» **Task**: All of the records should be reproduced word for word, but no images may appear in the copy.

##### Source material

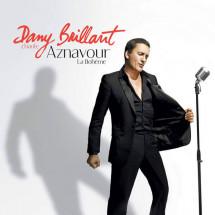 Dany Brillant Chante Aznavour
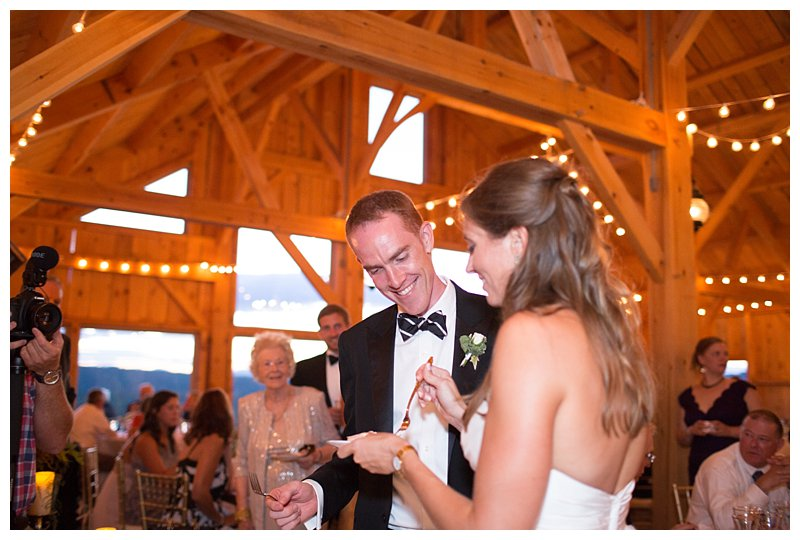 granite_ridge_wedding_0050
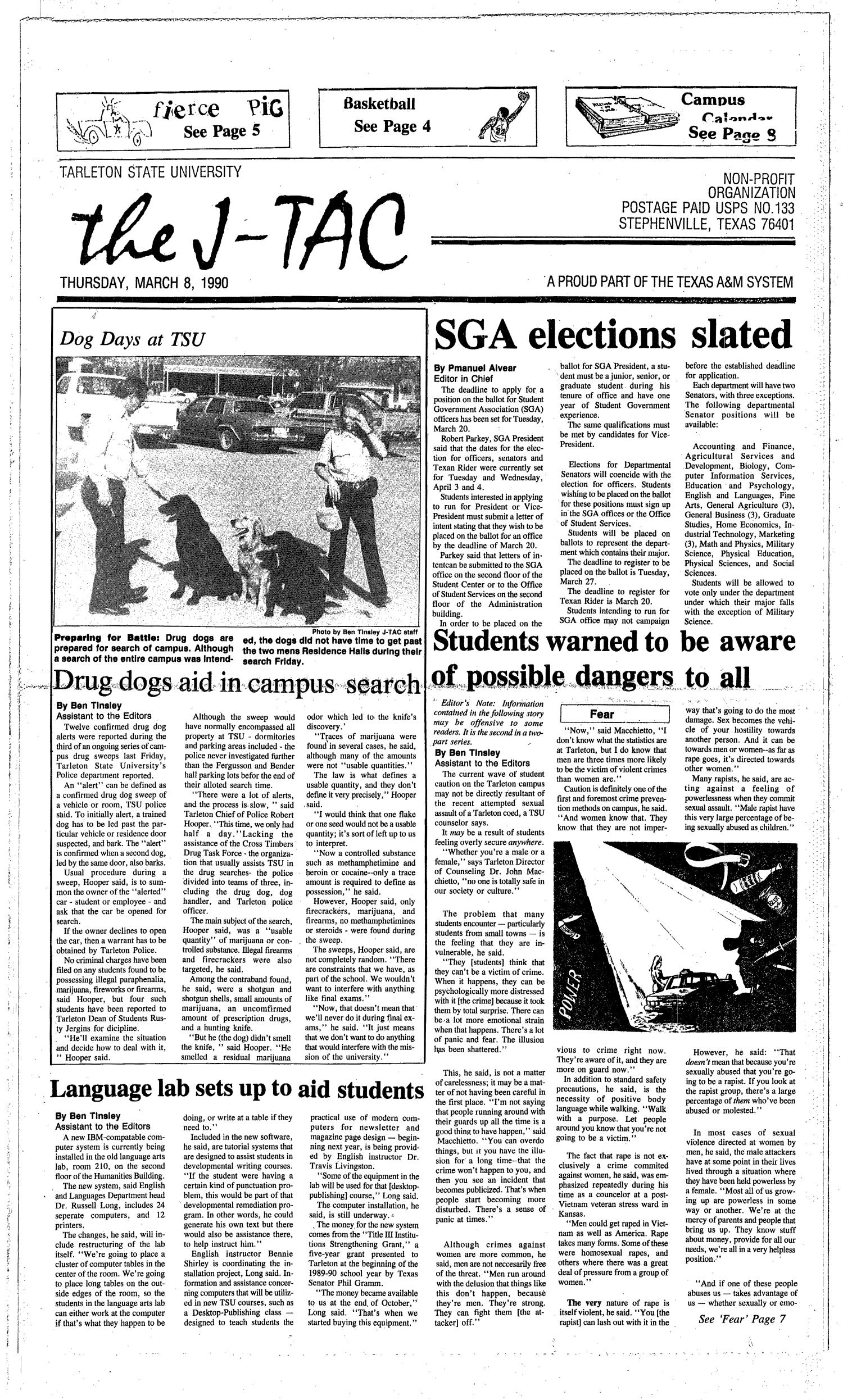 The J-TAC (Stephenville, Tex.), Ed. 1 Thursday, March 8, 1990                                                                                                      [Sequence #]: 1 of 8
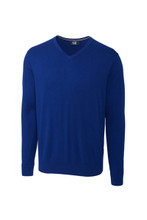 Cutter & Buck Big & Tall Lakemont Cotton V-Neck Sweater
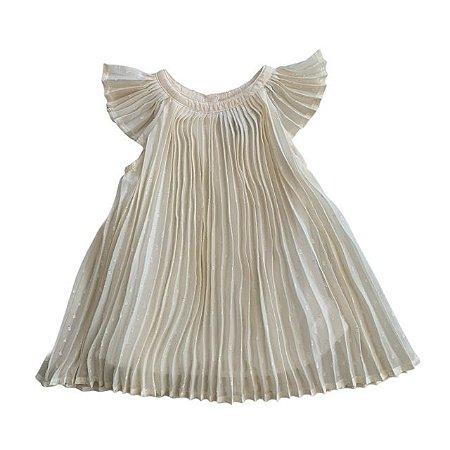 BABY GAP vestido plissado offwhite 6-12 anos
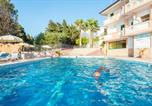 Hôtel Parghelia - Resort San Domenico-2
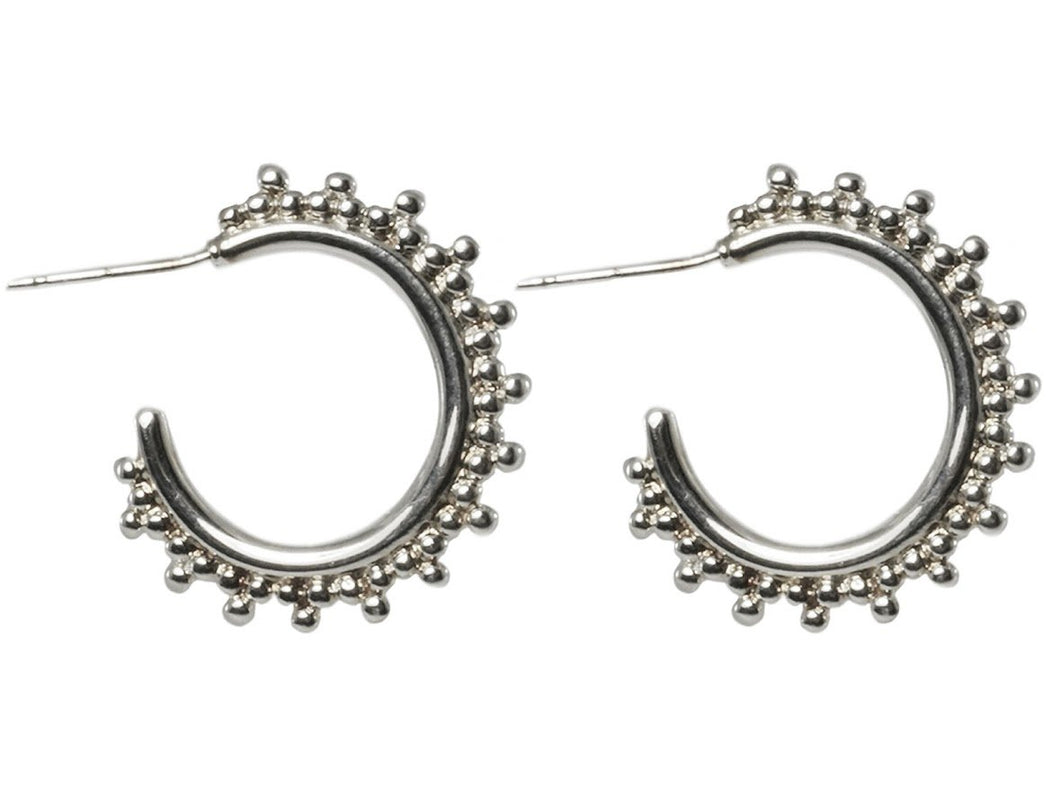 Silver Hoops with Granulated Edge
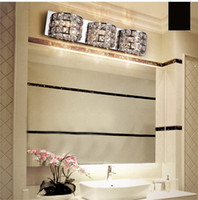 as described  bathroom wall mirror cabinets - Morden Crystal Chrome Bathroom Wall Light Mirror Front wall lamp Corridor Cabinet wall lightight fixtures Silver Chrome washroom wall Lights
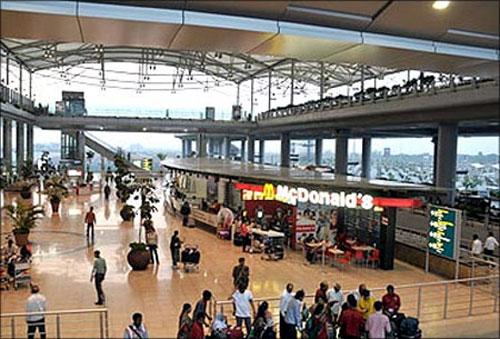 Hyderabad airport.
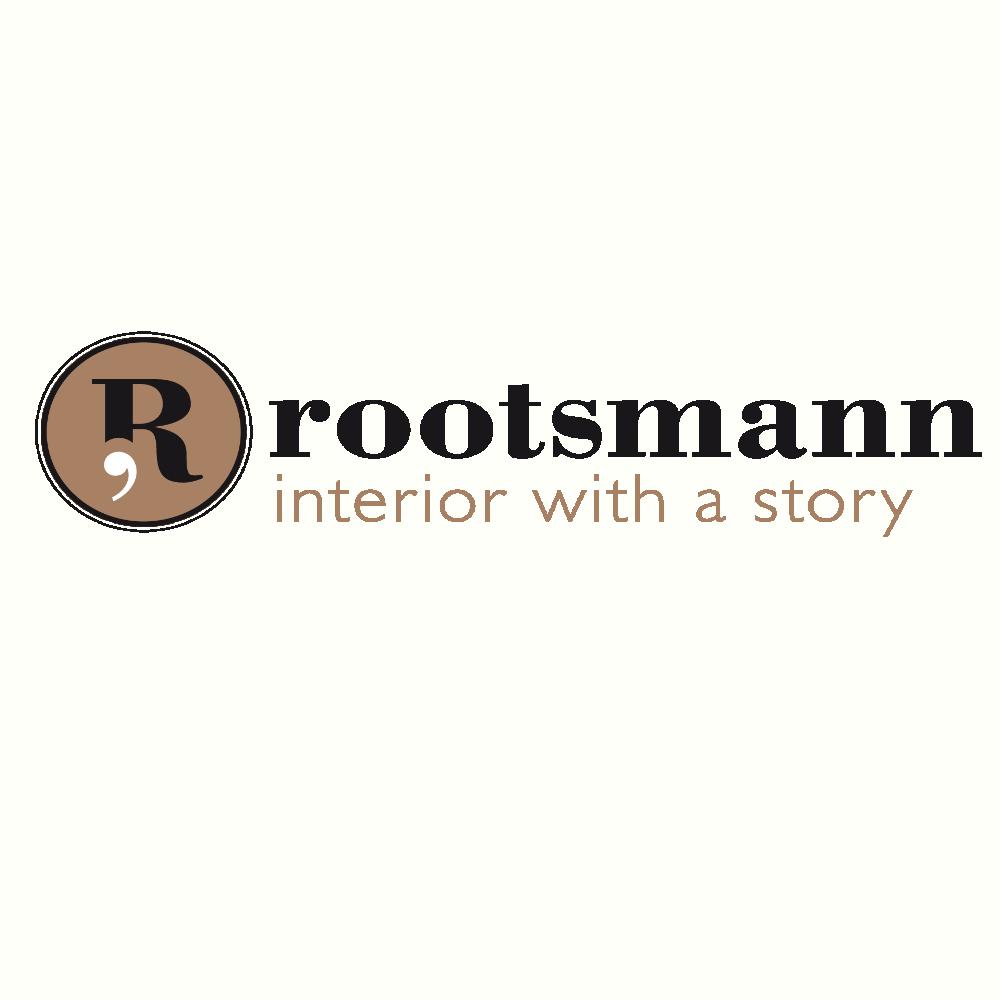 Rootsmann.nl Meubels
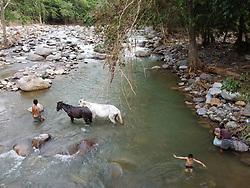 Boys with horses in the Guapinol river, Colón, Honduras.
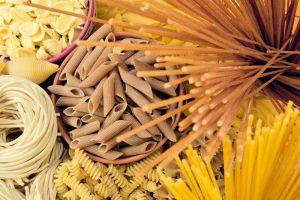 Makaronai – sveikos mitybos dalis (receptai)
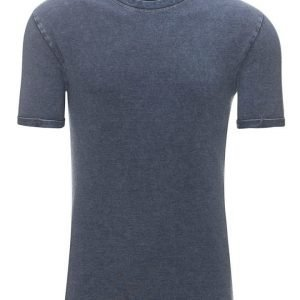 ONLY & SONS T-paita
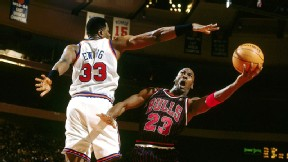 Michael Jordan, Patrick Ewing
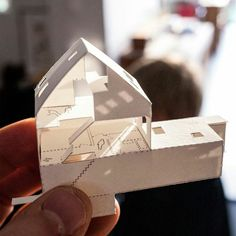 Image discovered by Møøn Løvër. Find images and videos about architecture, college and university on We Heart It - the app to get lost in what you love. Architecture Model Making, Architecture Panel, Architecture Portfolio, Concept Architecture, Architecture Drawings, Model Building, Architecture Design, Architecture Diagrams, Building Design
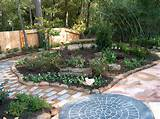 Landscape Design in Kingwood & The Woodlands, TX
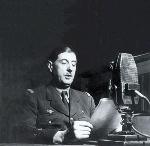 Le putch des Generaux  L?appel de De Gaulle du  23 avril 1961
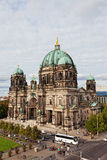 Beautiful day view of Berlin Cathedral Stock Photo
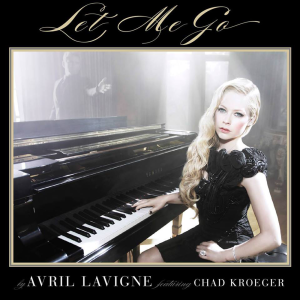 "Avril Lavigne ""Let Me Go"" (featuring Chad Kroeger) [Video Premiere]"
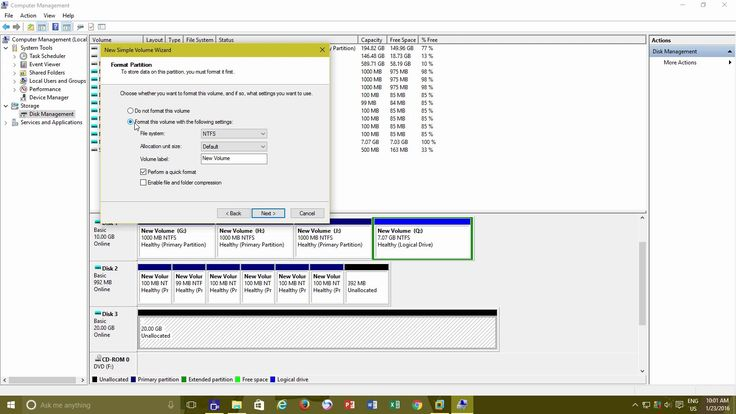 How to Partition a Hard Disk Drive in Windows 10 / 8 / 7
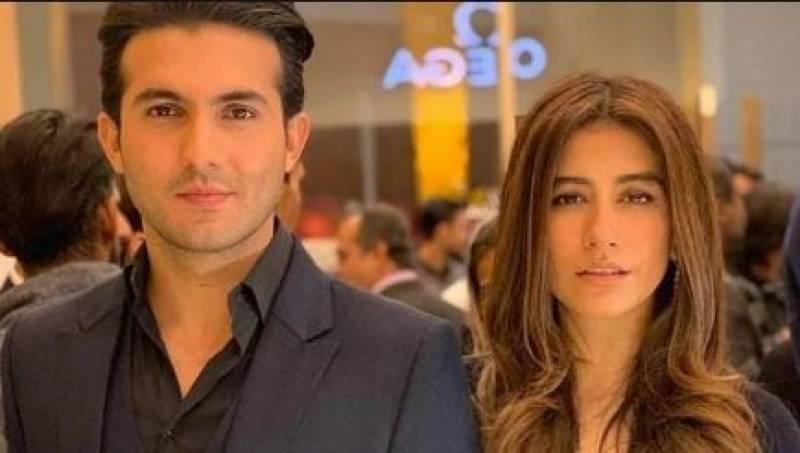 شہروز سبزواری اور سائرہ یوسف نے طلاق کی تصدیق کردی
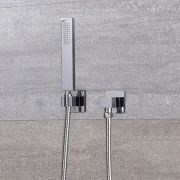 Arcadia Sqaure Chrome Shower Kit with Integrated Outlet Elbow and Parking Bracket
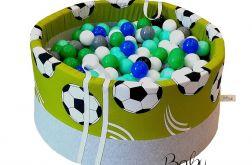 Suchy basen z piłkami 200 szt - piłki
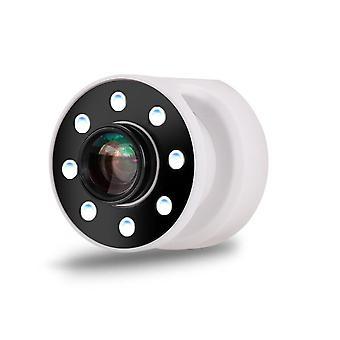 Apple mobile phone led mobile phone camera bag lights macro wide-angle lens usb charging for self timer lamp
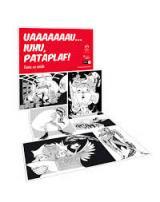 Quinzena del còmic a Montmeló a l'espai jove l'Estació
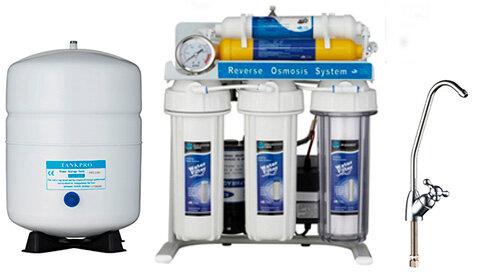 фильтры для воды — EcoFilter Бытовые фильтры для воды — Алматы, фото №1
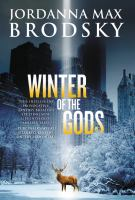 Cover image for Winter of the Gods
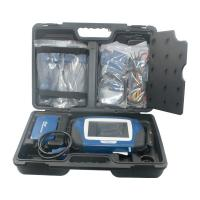 China PS2 truck professional diagnostic tool on sale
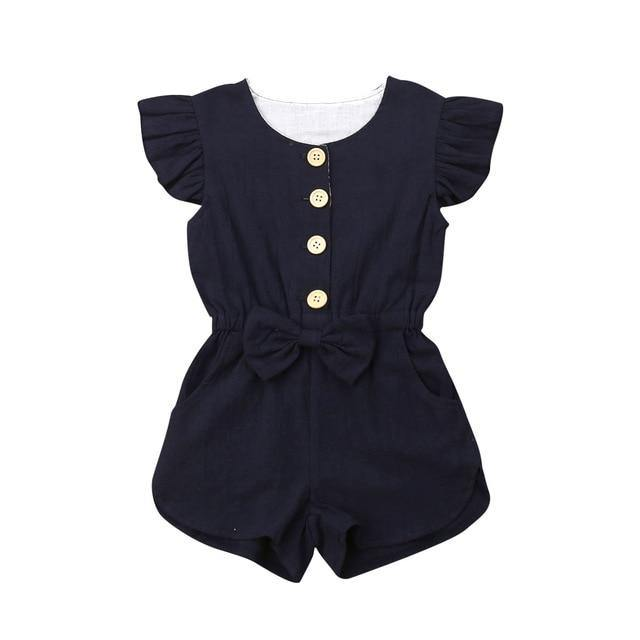 Ruffled Sleeves Button Jumpsuit - tinyjumps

##########

» **Answer box**:
 Dany Brillant Chante Aznavour
 granite_ridge_wedding_0050
 The J-TAC (Stephenville, Tex.), Ed. 1 Thursday, March 8, 1990                                                                                                      [Sequence #]: 1 of 8
 Cutter & Buck Big & Tall Lakemont Cotton V-Neck Sweater
 BABY GAP vestido plissado offwhite 6-12 anos
 Hôtel Parghelia - Resort San Domenico-2
 Silver Hoops with Granulated Edge
 as described  bathroom wall mirror cabinets - Morden Crystal Chrome Bathroom Wall Light Mirror Front wall lamp Corridor Cabinet wall lightight fixtures Silver Chrome washroom wall Lights
 Hyderabad airport.
 Rootsmann.nl Meubels
 Boys with horses in the Guapinol river, Colón, Honduras.
 Makaronai – sveikos mitybos dalis (receptai)
 ONLY & SONS T-paita
 Michael Jordan, Patrick Ewing
 Image discovered by Møøn Løvër. Find images and videos about architecture, college and university on We Heart It - the app to get lost in what you love. Architecture Model Making, Architecture Panel, Architecture Portfolio, Concept Architecture, Architecture Drawings, Model Building, Architecture Design, Architecture Diagrams, Building Design
 Landscape Design in Kingwood & The Woodlands, TX
 Le putch des Generaux  L?appel de De Gaulle du  23 avril 1961
 Beautiful day view of Berlin Cathedral Stock Photo
 "Avril Lavigne ""Let Me Go"" (featuring Chad Kroeger) [Video Premiere]"
 How to Partition a Hard Disk Drive in Windows 10 / 8 / 7
 شہروز سبزواری اور سائرہ یوسف نے طلاق کی تصدیق کردی
 Arcadia Sqaure Chrome Shower Kit with Integrated Outlet Elbow and Parking Bracket
 Suchy basen z piłkami 200 szt - piłki
 Apple mobile phone led mobile phone camera bag lights macro wide-angle lens usb charging for self timer lamp
 Quinzena del còmic a Montmeló a l'espai jove l'Estació
 фильтры для воды — EcoFilter Бытовые фильтры для воды — Алматы, фото №1
 Cover image for Winter of the Gods
 China PS2 truck professional diagnostic tool on sale
 Ruffled Sleeves Button Jumpsuit - tinyjumps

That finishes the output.